TEXT SECTION:
•••

Multilayer switch


A multilayer switch is a computer networking device that switches on OSI layer 2 like an ordinary network switch and provides extra functions on higher OSI layers.
Switching technologies are crucial to network design, as they allow traffic to be sent only where it is needed in most cases, using fast, hardware-based methods. Switching uses different kinds of network switches. A standard switch is known as a layer 2 switch and is commonly found in nearly any LAN. Layer 3 or layer 4 switches require advanced technology and are more expensive, and thus are usually only found in larger LANs or in special network environments.

Multilayer switch

Multi-layer switching combines layer 2, 3 and 4 switching technologies and provides high-speed scalability with low latency. Multi-layer switching can move traffic at wire speed and also provide layer 3 routing. There is no performance difference between forwarding at different layers because the routing and switching is all hardware basedrouting decisions are made by specialized ASIC with the help of content-addressable memory.
Multi-layer switching can make routing and switching decisions based on the following
MLSs implement QoS in hardware. A multilayer switch can prioritize packets by the 6 bit differentiated services code point. These 6 bits were originally used for type of service. The following 4 mappings are normally available in an MLS:
MLSs are also able to route IP traffic between VLANs like a common router. The routing is normally as quick as switching.

Layer 2 switching

switching uses the MAC address of the host's network interface cards to decide where to forward frames. Layer 2 switching is hardware-based, which means switches use application-specific integrated circuit to build and maintain the Forwarding information base and to perform packet forwarding at wire speed. One way to think of a layer-2 switch is as multiport bridge.
Layer-2 switching is highly efficient because there is no modification to the frame required. Encapsulation of the packet changes only when the data packet passes through dissimilar media. Layer-2 switching is used for workgroup connectivity and network segmentation. This allows a flatter network design with more network segments than traditional networks joined by repeater hubs and routers.
Layer-2 switches have the same limitations as bridges. Bridges break up collision domains, but the network remains one large broadcast domain which can cause performance issues and limits the size of a network. Broadcast and multicasts, along with the slow convergence of spanning tree, can cause major problems as the network grows. Because of these problems, layer-2 switches cannot completely replace routers. Bridges are good if a network is designed by the 80/20 rule: users spend 80 percent of their time on their local segment.

Layer-3 switching

Layer-3 switching is solely based on IP address stored in the header of IP datagram. The difference between a layer-3 switch and a router is the way the device is making the routing decision. Traditionally, routers use microprocessors to make forwarding decisions in software, while the switch performs only hardware-based packet switching. However, many routers now also have advanced hardware functions to assist with forwarding.
The main advantage of layer-3 switches is the potential for lower network latency as a packet can be routed without making extra network hops to a router. For example, connecting two distinct segments with a router to a standard layer-2 switch requires passing the frame to the switch, then to the router where the packet inside the frame is routed and then passed back to the switch. A layer-3 switch accomplishes the same task without the need for a router by making the routing decision itself, i.e. the packet is routed to another subnet and switched to the destination network port simultaneously.

•••

EXERCISE DETAILS:
Using the multilayer switch text, explain in one to three sentences why layer-2 switches cannot completely replace routers.

•••

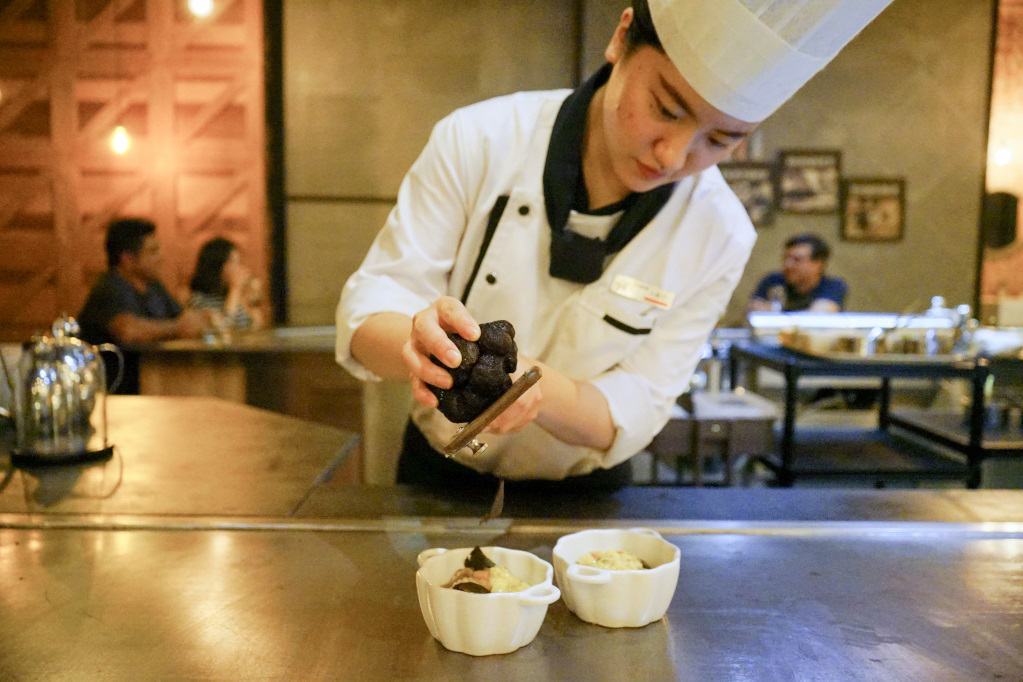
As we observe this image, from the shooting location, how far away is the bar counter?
32.2 inches

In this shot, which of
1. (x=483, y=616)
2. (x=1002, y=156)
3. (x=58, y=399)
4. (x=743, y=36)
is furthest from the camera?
(x=1002, y=156)

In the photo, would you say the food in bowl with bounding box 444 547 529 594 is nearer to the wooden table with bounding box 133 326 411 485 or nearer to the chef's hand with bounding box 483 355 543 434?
the chef's hand with bounding box 483 355 543 434

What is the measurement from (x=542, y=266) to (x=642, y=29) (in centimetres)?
47

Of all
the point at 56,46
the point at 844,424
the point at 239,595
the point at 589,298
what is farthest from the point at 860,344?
the point at 56,46

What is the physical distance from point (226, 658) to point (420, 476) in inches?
34.9

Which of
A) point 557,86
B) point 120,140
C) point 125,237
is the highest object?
point 557,86

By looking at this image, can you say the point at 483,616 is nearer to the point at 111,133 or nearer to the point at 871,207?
the point at 111,133

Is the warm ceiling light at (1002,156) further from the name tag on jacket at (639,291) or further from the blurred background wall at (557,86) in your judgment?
the name tag on jacket at (639,291)

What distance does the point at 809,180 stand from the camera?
5504 mm

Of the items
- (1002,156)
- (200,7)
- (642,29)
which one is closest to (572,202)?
(642,29)

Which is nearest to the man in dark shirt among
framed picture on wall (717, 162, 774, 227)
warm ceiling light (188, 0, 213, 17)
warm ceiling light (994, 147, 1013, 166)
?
warm ceiling light (188, 0, 213, 17)

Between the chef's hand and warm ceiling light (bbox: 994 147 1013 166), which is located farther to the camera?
warm ceiling light (bbox: 994 147 1013 166)

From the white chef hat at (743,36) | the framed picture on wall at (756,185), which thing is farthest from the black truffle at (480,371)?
the framed picture on wall at (756,185)

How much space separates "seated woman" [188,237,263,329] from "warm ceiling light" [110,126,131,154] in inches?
44.6
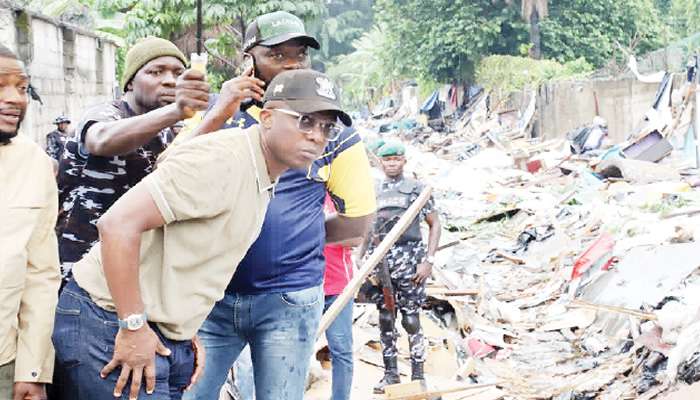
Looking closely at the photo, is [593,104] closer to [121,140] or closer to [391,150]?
[391,150]

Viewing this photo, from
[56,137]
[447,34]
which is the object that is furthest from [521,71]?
[56,137]

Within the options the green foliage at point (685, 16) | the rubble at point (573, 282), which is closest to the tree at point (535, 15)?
the green foliage at point (685, 16)

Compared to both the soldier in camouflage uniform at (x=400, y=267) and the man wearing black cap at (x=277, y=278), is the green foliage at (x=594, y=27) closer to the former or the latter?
the soldier in camouflage uniform at (x=400, y=267)

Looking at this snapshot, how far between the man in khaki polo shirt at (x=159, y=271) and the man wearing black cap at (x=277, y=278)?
0.43 meters

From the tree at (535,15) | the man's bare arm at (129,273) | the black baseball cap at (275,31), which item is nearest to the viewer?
the man's bare arm at (129,273)

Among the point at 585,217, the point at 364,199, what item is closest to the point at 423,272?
the point at 364,199

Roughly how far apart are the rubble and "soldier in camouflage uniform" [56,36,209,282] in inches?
126

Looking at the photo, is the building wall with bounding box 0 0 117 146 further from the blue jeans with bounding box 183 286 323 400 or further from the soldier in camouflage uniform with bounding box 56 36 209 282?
the blue jeans with bounding box 183 286 323 400

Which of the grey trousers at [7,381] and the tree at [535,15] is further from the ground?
the tree at [535,15]

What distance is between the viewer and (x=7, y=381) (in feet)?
8.25

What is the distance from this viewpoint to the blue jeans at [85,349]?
2.36 meters

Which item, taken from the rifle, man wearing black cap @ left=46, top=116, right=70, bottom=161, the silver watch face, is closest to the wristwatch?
the silver watch face

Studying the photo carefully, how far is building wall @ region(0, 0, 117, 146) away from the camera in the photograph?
920cm

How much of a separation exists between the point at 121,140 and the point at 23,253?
68 cm
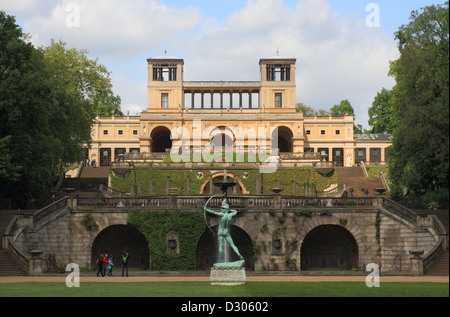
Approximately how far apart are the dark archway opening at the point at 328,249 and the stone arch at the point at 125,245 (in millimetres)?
10240

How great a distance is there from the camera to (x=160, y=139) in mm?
92688

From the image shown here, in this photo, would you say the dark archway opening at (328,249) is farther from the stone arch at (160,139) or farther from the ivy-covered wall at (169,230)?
the stone arch at (160,139)

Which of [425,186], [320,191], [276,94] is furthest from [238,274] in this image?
[276,94]

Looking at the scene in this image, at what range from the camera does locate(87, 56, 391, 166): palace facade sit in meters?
87.5

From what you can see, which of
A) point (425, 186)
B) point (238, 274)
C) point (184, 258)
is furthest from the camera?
point (425, 186)

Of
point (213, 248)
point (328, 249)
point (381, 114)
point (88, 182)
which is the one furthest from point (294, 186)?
point (381, 114)

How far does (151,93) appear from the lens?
92.4 meters

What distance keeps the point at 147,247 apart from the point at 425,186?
741 inches

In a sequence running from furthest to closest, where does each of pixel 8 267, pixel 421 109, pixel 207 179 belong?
1. pixel 207 179
2. pixel 421 109
3. pixel 8 267

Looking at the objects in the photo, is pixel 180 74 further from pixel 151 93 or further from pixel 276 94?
pixel 276 94

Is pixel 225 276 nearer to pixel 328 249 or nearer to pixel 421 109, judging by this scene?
→ pixel 328 249

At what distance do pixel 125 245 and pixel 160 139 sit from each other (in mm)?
A: 50245

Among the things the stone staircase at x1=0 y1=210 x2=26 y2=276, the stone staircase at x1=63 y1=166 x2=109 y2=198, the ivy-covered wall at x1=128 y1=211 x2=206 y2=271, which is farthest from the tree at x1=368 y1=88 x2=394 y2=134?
the stone staircase at x1=0 y1=210 x2=26 y2=276

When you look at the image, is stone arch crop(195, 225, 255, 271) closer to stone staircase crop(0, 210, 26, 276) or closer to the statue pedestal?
stone staircase crop(0, 210, 26, 276)
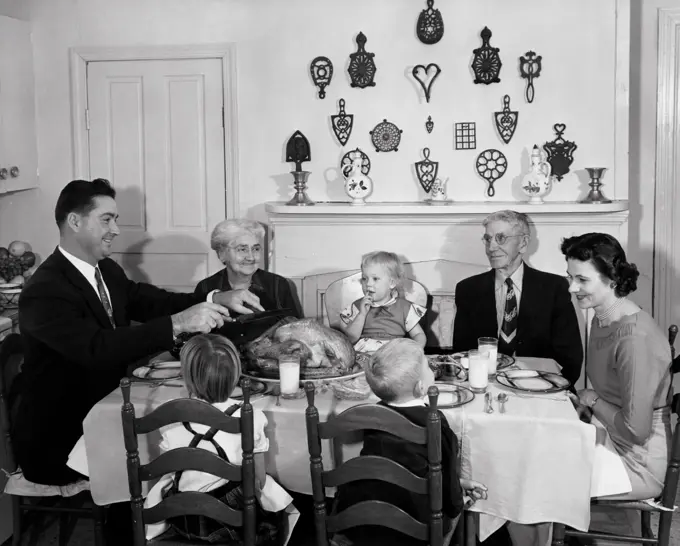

•••

EXERCISE ANSWER:
Layer-2 switches have the same limitations as bridges. They break up collision domains, but the network remains one large broadcast domain, which can cause performance issues and limits the network's size. Broadcasts and multicasts, along with the slow convergence of spanning tree, can cause major problems as the network grows.